We conclude with a few results from our graphs. Notably, most countries tend to buy cheap goods in low quantities. Denmark tends to have more goods which are bought in large quantities while Hong Kong and Singapore tend to buy few items that are at a higher price point. To get a better idea why Denmark has such large quantities we can try to search for Quantities that are very high. One order with some very high quantities include Invoice 495194 which we include below:
mydata[mydata$Invoice == "495194",]
## # A tibble: 15 x 8
## Invoice StockCode Description Quantity InvoiceDate Price
## <chr> <chr> <chr> <dbl> <dttm> <dbl>
## 1 495194 37410 BLACK AND ~ 6012 2010-01-21 15:11:00 0.1
## 2 495194 16051 TEATIME PE~ 866 2010-01-21 15:11:00 0.06
## 3 495194 16044 POP-ART FL~ 6144 2010-01-21 15:11:00 0.06
## 4 495194 21702 SET 5 MINI~ 2040 2010-01-21 15:11:00 0.3
## 5 495194 17109C FLOWER FAI~ 2520 2010-01-21 15:11:00 0.15
## 6 495194 17109B FLOWER FAI~ 3888 2010-01-21 15:11:00 0.15
## 7 495194 16254 TRANSPAREN~ 864 2010-01-21 15:11:00 0.25
## 8 495194 20889 JARDIN DE ~ 408 2010-01-21 15:11:00 0.3
## 9 495194 20759 CHRYSANTHE~ 5280 2010-01-21 15:11:00 0.1
## 10 495194 20758 ABSTRACT C~ 4800 2010-01-21 15:11:00 0.1
## 11 495194 20757 RED DAISY ~ 4800 2010-01-21 15:11:00 0.1
## 12 495194 20756 GREEN FERN~ 5280 2010-01-21 15:11:00 0.1
## 13 495194 20755 BLUE PAISL~ 4320 2010-01-21 15:11:00 0.1
## 14 495194 20991 JAZZ HEART~ 6768 2010-01-21 15:11:00 0.1
## 15 495194 20993 JAZZ HEART~ 9312 2010-01-21 15:11:00 0.1
## # ... with 2 more variables: `Customer ID` <dbl>, Country <chr>
Clearly these values are quite large and are undoubtedly a factor in the large average Quantity for Denmark. From a company perspective it could be beneficial to be aware of some of these bulk buyers.
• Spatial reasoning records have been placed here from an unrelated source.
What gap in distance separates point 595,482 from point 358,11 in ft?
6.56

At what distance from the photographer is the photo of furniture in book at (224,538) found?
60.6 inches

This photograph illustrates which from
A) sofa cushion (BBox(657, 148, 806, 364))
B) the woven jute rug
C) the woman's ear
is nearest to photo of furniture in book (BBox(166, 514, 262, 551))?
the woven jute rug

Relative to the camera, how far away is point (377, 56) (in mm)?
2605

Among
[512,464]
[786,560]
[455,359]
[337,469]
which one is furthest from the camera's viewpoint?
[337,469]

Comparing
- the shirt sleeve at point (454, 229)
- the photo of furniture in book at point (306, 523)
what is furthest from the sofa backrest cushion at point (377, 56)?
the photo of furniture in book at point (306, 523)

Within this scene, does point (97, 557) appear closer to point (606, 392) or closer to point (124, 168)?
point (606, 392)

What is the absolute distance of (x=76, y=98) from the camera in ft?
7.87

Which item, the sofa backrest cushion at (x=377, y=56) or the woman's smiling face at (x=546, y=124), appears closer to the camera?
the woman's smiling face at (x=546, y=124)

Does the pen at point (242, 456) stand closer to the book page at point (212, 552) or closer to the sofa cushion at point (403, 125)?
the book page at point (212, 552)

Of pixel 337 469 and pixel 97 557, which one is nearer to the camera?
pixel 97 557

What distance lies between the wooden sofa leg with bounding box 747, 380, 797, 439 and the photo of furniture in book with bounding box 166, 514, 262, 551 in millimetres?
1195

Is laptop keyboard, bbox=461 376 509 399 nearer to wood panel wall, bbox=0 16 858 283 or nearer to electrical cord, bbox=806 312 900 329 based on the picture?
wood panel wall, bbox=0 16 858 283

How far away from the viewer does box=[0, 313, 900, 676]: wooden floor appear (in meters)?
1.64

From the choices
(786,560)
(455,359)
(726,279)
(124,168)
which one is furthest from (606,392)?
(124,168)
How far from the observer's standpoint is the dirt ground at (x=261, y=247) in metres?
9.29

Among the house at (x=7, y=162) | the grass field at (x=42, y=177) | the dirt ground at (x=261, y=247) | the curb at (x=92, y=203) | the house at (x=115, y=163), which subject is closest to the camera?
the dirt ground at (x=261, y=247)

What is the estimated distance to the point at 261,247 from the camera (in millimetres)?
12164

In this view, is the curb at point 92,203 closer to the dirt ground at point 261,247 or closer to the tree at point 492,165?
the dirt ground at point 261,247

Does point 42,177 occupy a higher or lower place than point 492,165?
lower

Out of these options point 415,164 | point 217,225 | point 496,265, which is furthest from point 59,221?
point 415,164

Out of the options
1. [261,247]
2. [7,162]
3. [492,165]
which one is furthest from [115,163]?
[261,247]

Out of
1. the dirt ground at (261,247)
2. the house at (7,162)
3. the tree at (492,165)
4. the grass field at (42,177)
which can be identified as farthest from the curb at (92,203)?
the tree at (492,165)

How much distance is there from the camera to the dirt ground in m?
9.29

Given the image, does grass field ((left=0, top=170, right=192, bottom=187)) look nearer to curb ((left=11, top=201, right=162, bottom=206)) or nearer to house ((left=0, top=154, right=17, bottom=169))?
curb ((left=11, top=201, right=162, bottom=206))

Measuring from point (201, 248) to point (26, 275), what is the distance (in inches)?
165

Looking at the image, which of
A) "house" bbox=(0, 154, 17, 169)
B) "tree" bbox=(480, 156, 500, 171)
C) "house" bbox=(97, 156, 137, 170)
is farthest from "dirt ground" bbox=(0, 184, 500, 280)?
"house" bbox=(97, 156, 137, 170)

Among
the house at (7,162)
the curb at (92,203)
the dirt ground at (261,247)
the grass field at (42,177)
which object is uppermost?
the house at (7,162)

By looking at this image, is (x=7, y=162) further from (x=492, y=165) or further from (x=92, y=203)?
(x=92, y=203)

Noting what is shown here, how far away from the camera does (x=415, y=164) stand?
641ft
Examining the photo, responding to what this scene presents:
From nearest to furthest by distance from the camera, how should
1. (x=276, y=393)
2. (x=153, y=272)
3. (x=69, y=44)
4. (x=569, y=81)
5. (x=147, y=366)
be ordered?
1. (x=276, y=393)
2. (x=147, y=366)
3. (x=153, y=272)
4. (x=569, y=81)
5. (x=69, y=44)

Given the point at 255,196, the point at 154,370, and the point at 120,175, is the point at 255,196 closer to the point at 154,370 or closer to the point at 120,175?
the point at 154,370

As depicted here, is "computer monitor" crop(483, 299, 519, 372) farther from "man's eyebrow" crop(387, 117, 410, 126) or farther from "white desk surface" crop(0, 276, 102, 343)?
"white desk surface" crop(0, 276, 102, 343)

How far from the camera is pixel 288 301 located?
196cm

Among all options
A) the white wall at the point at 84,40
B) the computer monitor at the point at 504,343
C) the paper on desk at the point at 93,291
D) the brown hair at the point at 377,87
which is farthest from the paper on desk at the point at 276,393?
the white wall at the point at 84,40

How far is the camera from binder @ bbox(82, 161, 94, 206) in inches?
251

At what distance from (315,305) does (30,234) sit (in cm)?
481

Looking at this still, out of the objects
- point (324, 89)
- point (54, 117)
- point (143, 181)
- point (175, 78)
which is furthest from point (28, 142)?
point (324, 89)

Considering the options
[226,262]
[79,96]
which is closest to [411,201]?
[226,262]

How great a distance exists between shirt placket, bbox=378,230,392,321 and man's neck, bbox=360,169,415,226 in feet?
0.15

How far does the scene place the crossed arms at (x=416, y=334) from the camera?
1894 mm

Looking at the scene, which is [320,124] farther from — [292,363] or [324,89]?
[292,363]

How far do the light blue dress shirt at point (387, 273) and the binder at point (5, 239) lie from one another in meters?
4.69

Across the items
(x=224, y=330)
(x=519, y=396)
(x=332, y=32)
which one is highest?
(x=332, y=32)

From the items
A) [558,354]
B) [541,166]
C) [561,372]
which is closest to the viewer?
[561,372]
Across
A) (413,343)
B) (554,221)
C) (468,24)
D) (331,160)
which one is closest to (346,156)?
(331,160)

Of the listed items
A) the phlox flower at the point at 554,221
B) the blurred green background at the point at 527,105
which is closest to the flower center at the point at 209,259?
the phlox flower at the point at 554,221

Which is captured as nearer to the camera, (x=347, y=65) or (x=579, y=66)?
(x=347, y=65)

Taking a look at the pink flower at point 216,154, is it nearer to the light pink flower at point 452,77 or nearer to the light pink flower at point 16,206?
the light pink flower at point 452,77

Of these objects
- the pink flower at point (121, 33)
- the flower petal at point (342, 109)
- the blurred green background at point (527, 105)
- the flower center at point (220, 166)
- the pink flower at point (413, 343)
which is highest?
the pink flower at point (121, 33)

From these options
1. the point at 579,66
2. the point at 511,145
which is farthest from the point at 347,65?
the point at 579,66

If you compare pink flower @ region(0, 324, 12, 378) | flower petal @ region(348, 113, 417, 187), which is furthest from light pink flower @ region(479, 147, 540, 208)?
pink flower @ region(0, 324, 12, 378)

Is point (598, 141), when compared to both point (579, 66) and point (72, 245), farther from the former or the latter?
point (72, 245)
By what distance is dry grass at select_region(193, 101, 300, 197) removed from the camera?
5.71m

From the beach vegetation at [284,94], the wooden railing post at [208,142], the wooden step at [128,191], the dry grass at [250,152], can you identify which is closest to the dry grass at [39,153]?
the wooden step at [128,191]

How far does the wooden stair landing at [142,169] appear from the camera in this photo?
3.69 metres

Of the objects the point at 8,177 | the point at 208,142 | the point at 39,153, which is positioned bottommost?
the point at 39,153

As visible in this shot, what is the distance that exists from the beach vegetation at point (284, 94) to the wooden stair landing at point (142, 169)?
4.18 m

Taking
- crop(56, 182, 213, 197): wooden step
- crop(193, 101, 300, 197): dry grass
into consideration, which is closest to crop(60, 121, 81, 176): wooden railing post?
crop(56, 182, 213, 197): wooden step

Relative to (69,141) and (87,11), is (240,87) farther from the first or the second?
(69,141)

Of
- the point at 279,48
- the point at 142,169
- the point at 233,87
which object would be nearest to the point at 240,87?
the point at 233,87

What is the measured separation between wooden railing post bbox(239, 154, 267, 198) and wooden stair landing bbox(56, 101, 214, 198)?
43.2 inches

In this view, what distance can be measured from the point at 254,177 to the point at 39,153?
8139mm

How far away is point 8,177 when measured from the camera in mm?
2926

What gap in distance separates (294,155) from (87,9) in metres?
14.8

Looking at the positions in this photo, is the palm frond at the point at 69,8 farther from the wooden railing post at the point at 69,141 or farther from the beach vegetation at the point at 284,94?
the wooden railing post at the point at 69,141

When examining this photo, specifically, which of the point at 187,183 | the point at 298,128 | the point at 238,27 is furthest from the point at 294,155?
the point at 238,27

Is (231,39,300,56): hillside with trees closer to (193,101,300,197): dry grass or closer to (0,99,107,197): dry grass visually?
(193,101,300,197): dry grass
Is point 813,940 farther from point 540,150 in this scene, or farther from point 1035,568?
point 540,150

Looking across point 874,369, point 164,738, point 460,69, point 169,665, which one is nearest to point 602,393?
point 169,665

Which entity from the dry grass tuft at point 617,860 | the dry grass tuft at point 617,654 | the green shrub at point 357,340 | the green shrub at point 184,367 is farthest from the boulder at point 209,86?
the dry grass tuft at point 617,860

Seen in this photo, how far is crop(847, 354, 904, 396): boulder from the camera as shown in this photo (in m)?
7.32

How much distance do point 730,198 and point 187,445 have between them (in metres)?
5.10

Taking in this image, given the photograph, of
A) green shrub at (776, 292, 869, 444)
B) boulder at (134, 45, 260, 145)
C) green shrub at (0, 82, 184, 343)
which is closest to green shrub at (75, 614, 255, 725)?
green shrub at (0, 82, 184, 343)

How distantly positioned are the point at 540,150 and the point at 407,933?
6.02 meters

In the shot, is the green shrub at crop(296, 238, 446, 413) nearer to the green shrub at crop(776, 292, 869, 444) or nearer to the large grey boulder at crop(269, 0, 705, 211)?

For our own analysis it may be worth double checking our order cancellations to ensure that such a large order is not unfairly biasing our results. In conclusion, we are able to get nice visuals and group countries by Quantity and Price. This is great and we may think that we could just draw circles without the extra statistical analysis, but in general visualization may be very challenging with a higher number of variables and k-means will still work just as well!